Myelin associated glycoprotein modulates glia-axon contact in vivo

Abstract

Myelin-associated glycoprotein (MAG) was postulated to play an important role in myelination. However, we showed previously that MAG null mutants exhibited no gross abnormality in myelination. Ultrastructural studies revealed subtle alterations in periaxonal organisation, indicating a restricted structural role for MAG in the formation and maintenance of periaxonal structures (Li et al., 1994).
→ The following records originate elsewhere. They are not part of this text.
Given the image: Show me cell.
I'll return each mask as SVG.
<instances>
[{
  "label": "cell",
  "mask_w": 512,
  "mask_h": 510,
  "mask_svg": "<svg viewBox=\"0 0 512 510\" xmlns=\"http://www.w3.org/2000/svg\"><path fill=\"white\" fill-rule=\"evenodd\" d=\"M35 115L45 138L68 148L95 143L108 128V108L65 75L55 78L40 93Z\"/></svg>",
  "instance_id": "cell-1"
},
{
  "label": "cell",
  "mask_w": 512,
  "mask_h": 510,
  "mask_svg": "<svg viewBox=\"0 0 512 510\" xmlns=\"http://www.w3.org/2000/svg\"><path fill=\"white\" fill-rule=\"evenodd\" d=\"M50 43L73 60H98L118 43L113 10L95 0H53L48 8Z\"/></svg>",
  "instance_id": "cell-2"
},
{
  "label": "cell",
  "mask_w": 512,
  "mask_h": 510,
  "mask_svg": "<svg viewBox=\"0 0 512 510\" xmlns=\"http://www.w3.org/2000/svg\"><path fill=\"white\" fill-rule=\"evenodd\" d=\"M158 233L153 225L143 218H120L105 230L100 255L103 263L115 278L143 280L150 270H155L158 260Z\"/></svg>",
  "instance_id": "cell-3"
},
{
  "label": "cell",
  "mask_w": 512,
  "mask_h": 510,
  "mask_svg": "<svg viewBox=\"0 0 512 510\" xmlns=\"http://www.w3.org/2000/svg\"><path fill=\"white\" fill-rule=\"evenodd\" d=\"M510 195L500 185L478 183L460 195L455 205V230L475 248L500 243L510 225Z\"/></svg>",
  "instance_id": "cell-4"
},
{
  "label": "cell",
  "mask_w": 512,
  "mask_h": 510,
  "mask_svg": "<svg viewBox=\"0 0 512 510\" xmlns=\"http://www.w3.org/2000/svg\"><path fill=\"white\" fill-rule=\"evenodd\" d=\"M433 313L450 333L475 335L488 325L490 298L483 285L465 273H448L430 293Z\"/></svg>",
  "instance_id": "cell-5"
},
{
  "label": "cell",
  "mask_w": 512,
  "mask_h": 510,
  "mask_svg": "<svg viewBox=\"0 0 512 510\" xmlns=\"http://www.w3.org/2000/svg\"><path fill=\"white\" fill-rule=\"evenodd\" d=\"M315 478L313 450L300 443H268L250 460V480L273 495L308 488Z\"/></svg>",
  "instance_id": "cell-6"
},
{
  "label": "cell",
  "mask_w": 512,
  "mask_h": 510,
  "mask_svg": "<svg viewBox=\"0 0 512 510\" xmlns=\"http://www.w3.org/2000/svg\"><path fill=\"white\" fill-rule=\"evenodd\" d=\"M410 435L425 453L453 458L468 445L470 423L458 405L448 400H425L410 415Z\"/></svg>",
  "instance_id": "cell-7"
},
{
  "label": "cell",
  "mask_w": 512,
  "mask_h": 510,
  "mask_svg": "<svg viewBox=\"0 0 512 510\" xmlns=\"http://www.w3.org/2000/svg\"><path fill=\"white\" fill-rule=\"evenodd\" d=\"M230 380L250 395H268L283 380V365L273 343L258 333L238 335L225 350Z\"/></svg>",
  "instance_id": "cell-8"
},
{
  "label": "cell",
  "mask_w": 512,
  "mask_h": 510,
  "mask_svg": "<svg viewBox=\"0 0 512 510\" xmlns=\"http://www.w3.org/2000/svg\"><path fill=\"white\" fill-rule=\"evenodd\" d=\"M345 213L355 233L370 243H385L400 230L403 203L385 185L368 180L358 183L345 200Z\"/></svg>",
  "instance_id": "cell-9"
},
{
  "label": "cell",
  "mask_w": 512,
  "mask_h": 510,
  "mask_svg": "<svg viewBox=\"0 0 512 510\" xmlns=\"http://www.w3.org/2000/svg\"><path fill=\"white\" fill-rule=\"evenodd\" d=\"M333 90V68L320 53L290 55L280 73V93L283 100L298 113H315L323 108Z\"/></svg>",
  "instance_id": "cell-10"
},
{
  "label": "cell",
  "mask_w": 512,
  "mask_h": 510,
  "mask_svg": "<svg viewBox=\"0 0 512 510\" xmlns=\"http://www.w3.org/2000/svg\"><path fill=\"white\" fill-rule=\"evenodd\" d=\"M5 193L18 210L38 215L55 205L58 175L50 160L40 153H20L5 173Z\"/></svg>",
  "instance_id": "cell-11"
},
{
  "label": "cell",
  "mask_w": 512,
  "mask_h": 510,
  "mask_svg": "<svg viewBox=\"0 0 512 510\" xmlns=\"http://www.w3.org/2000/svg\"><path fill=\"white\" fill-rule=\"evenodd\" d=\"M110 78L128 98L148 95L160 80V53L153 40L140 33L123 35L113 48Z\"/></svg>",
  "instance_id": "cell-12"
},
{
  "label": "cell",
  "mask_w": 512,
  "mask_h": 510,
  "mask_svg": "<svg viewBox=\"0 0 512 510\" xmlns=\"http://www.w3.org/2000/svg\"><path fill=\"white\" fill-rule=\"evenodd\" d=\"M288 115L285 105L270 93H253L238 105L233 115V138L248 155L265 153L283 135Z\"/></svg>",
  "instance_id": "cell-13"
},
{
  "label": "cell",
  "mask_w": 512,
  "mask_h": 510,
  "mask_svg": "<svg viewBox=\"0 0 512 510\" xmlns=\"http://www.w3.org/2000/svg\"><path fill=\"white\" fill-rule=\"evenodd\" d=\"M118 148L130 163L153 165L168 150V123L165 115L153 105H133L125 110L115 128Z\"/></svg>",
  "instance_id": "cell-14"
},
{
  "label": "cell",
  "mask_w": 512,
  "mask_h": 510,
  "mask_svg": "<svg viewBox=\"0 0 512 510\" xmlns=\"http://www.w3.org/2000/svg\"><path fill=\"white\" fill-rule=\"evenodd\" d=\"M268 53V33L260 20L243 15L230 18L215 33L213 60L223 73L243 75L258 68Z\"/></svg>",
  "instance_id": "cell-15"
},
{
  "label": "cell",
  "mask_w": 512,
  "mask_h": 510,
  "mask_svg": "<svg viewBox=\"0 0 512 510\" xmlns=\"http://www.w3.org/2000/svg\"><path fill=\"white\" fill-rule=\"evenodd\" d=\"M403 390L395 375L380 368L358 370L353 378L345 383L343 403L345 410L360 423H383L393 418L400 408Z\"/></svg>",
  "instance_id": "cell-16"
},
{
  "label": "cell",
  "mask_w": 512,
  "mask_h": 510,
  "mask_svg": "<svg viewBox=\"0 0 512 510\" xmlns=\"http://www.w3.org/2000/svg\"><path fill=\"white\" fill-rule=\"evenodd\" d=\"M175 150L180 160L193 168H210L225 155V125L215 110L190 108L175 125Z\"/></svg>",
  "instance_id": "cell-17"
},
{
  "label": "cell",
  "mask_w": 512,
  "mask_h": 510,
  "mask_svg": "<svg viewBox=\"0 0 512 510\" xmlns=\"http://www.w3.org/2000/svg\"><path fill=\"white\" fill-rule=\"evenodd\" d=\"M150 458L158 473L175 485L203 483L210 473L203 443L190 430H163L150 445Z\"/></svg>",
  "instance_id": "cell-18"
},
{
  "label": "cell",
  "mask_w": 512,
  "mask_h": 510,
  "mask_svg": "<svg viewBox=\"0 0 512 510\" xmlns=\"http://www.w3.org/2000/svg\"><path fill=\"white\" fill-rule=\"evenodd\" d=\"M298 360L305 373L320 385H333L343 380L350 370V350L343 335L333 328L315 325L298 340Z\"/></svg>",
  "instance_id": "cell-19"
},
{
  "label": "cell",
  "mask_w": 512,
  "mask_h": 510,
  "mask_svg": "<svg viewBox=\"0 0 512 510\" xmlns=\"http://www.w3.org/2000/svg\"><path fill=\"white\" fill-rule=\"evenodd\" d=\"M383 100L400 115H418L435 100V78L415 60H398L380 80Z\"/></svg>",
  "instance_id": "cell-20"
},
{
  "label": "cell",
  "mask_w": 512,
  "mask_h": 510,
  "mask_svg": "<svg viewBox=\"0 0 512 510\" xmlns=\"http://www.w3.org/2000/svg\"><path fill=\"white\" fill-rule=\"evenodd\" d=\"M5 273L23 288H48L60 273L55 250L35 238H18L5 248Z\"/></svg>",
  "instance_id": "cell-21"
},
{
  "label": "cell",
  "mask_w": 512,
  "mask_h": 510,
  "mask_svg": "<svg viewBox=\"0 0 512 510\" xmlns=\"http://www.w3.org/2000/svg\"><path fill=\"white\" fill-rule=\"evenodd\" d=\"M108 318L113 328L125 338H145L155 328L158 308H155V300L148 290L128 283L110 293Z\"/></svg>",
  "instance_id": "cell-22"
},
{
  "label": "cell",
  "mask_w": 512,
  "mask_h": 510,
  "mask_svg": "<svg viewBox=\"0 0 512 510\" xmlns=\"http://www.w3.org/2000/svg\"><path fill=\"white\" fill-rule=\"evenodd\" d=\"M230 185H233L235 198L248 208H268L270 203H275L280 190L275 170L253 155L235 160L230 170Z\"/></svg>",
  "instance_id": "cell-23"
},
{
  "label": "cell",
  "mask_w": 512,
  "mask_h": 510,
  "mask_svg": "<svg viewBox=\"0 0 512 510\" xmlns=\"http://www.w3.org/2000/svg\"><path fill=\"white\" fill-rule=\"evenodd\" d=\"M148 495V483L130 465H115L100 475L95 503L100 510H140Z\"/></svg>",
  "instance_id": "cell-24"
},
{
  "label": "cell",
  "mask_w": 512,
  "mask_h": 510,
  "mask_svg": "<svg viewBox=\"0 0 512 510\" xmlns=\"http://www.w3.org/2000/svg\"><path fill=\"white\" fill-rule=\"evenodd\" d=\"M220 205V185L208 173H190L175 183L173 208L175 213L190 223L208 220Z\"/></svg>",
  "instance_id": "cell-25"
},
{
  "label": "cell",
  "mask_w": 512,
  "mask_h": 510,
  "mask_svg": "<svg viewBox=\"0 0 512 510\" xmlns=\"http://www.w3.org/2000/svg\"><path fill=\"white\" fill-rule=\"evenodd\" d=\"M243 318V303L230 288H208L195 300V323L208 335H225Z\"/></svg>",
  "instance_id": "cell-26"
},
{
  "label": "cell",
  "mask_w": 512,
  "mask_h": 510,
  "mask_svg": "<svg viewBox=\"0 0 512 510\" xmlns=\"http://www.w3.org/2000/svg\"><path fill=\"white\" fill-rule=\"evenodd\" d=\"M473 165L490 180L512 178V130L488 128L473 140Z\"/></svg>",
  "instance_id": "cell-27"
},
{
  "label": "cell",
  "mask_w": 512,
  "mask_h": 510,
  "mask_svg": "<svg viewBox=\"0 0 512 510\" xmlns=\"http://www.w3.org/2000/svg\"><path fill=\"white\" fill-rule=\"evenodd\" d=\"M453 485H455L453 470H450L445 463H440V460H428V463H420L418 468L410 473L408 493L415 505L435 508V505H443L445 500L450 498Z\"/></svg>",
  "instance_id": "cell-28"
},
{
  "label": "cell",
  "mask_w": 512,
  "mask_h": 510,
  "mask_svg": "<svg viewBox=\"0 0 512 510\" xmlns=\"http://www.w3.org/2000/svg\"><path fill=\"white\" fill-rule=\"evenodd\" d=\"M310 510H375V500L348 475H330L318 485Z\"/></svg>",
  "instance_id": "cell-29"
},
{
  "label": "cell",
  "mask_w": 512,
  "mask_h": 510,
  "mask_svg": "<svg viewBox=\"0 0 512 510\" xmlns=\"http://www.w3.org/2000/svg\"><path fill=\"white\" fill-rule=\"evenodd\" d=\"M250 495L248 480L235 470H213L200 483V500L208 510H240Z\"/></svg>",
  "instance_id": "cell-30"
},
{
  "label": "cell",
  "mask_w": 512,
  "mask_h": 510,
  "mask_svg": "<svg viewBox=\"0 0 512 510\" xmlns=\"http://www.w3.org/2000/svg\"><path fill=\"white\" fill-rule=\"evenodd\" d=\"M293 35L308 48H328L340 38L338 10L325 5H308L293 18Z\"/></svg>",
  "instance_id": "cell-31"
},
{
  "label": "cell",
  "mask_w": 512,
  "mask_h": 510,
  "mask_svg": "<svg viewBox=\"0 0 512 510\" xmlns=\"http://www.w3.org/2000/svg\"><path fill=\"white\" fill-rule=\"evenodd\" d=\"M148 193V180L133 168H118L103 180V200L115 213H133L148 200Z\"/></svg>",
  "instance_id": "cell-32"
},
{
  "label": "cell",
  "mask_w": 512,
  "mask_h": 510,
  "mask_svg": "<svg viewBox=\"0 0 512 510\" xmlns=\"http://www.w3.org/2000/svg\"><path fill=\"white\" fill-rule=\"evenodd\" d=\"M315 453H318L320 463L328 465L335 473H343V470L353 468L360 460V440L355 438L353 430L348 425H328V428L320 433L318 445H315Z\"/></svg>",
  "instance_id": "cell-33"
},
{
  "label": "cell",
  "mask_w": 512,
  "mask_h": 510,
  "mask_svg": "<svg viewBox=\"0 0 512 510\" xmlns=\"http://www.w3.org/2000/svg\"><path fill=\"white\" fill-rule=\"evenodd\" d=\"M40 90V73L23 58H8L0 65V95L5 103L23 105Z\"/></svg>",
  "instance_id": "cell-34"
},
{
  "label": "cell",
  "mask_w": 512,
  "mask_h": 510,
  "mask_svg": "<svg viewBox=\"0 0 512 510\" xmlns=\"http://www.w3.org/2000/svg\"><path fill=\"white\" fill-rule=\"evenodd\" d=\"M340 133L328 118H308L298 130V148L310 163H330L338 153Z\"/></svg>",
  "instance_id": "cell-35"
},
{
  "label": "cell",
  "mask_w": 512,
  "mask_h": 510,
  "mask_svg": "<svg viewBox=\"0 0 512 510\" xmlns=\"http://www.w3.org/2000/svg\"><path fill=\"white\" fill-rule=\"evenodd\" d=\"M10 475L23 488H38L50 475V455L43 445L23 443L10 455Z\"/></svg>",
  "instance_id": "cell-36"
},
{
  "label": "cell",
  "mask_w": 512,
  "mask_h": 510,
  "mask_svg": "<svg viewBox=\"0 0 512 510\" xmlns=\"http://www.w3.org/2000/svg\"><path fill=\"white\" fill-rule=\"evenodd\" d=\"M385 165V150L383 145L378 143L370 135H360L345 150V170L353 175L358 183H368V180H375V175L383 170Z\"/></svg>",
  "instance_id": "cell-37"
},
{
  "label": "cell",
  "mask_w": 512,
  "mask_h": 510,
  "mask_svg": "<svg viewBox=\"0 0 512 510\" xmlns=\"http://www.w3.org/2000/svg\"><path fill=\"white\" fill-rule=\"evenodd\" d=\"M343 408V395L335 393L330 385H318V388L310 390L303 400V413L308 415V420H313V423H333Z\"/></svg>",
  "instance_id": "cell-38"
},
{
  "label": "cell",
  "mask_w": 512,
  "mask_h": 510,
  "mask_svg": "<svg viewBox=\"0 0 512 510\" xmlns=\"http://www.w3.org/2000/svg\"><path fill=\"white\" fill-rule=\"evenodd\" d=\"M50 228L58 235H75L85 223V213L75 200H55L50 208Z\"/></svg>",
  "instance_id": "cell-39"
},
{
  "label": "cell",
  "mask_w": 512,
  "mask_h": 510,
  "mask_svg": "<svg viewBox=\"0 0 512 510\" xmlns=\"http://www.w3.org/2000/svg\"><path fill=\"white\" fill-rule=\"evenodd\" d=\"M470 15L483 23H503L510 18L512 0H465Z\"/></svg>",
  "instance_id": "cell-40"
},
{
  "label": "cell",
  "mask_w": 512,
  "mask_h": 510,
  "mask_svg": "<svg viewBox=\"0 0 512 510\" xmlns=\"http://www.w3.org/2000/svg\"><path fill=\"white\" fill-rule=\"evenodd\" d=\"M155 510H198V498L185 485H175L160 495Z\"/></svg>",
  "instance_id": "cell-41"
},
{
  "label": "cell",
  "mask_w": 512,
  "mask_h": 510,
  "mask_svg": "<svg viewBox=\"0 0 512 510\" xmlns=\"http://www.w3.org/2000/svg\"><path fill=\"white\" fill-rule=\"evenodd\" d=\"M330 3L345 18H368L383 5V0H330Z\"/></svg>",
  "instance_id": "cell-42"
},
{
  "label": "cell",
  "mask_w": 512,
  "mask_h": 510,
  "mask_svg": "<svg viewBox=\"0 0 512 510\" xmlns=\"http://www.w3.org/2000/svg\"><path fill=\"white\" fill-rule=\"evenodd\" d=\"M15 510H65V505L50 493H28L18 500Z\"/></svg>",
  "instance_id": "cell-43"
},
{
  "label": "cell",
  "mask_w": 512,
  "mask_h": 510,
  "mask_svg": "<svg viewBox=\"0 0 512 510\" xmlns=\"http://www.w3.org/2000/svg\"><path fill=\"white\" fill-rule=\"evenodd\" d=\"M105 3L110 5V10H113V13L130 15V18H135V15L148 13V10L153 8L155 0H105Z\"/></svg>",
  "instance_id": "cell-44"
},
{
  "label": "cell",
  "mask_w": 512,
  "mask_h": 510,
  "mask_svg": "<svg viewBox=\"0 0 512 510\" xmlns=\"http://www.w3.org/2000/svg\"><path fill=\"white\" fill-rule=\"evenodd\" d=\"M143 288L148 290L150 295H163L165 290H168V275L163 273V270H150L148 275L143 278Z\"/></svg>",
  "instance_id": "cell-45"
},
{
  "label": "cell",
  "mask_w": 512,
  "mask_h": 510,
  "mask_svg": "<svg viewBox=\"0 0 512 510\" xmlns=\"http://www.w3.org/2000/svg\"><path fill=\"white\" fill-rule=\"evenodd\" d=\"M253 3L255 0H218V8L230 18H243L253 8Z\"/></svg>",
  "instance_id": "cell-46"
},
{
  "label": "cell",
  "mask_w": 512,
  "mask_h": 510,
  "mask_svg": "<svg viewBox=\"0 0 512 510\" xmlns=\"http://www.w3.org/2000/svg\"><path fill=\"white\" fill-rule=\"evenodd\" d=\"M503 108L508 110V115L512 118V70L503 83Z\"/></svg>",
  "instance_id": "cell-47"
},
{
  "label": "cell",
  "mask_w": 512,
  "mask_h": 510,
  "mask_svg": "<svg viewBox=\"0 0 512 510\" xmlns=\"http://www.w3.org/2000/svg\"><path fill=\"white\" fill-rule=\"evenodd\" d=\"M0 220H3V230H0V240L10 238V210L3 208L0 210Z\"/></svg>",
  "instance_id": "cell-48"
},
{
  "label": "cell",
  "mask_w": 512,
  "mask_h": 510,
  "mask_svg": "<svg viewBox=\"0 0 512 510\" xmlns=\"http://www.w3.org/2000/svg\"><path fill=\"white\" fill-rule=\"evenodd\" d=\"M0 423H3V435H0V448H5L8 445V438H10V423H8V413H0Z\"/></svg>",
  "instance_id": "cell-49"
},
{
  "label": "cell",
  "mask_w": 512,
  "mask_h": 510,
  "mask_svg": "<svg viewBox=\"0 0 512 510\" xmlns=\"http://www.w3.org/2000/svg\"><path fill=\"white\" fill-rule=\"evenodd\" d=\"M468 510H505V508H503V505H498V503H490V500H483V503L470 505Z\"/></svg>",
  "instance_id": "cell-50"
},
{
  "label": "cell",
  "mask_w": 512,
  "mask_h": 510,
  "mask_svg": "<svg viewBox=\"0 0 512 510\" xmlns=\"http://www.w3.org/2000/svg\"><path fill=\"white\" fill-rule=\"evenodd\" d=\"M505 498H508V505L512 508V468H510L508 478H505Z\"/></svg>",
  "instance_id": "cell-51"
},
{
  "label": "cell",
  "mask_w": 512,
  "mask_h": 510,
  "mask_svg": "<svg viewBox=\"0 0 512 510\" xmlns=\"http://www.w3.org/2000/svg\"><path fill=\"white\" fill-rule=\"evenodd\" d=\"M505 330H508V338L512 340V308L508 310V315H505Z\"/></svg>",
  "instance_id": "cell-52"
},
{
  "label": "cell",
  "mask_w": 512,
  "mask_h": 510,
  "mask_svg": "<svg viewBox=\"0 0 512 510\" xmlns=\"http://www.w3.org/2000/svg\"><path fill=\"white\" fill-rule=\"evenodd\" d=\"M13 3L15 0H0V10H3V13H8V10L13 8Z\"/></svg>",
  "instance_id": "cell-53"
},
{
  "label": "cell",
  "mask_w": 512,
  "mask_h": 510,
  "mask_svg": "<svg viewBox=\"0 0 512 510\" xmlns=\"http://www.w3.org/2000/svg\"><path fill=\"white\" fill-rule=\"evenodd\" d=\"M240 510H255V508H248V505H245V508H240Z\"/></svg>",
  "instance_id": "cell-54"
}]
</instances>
Here we show that myelination in MAG deficient mice is not as finely controlled as it is in wild type mice. The abnormalities manifest themselves as a decrease in the proportion of myelinated axons and a reciprocal increase in the proportion of unmyelinated axons in mutants' optic nerves. In addition, dysregulated myelination is occasionally observed in the form of multiply myelinated fibres, grouping of myelinated axons and myelin debris by a large myelin sheath, redundant myelin loops and, very rarely, massive myelin surrounding relatively small axons. Thus, in the absence of MAG, some glial cells seem unable to determine when, where and how much myelin should be laid down. These data support the notion of MAG being a glial recognition/adhesion molecule. A model is proposed regarding the roles MAG could play in the formation and maintenance of myelin structure.